## [EXTRACT PROVIDED]
The Saga Way
“I marvel at the thousands of lasting foodservice relationships spawned by this single company and wonder if there is a lesson here.”
John Lawn
August 15, 1998, Woodside California—I am looking down at a photo of Otis Tucker, a face I haven’t seen in more than 25 years.
Otis was my boss once, a Saga unit manager at the John Carroll University cafeteria. In my mind’s eye I see him standing with his hands on his hips by the timeclock, watching me and other kitchen help check in ... behind the servery counter, policing the “one student—one dessert” policy ... watching with arms folded, frustrated but stoic, during an end-of-semester food fight.
I am standing in an area called “The Saga Way,” perusing one of several tables stacked high with clippings, scrapbooks, procedure manuals and promotional items that are on display with other memorabilia at the Saga 50th Anniversary Reunion. Looking around,
I marvel at the size of the crowd—more than 650 people have shown up, of all ages and backgrounds, all here to celebrate the founding of a foodservice company that hasn’t even existed since 1986, when it was bought by Marriott Corporation.

## [EXERCISE SET]
#1 According to the Saga Way excerpt, in what year was Saga bought by Marriott Corporation?
#2 Reproduce the Saga Way excerpt verbatim from "Otis was my" up to and including "end-of-semester food fight.".
The lines below bear no relation to the Saga Way excerpt.

## [THE DATA]
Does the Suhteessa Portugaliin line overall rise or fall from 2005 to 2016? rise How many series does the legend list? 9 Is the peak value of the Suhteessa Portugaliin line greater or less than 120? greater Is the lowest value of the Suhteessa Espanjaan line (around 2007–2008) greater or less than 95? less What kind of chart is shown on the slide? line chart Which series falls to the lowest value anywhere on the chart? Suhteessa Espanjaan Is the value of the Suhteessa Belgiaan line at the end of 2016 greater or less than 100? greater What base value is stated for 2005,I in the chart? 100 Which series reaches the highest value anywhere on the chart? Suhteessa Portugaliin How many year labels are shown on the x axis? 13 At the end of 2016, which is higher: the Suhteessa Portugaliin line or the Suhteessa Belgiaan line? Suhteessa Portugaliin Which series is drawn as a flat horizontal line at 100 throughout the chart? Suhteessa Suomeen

## [OUTPUTS BY TASK]
#1 1986

#2
Otis was my boss once, a Saga unit manager at the John Carroll University cafeteria. In my mind’s eye I see him standing with his hands on his hips by the timeclock, watching me and other kitchen help check in ... behind the servery counter, policing the “one student—one dessert” policy ... watching with arms folded, frustrated but stoic, during an end-of-semester food fight.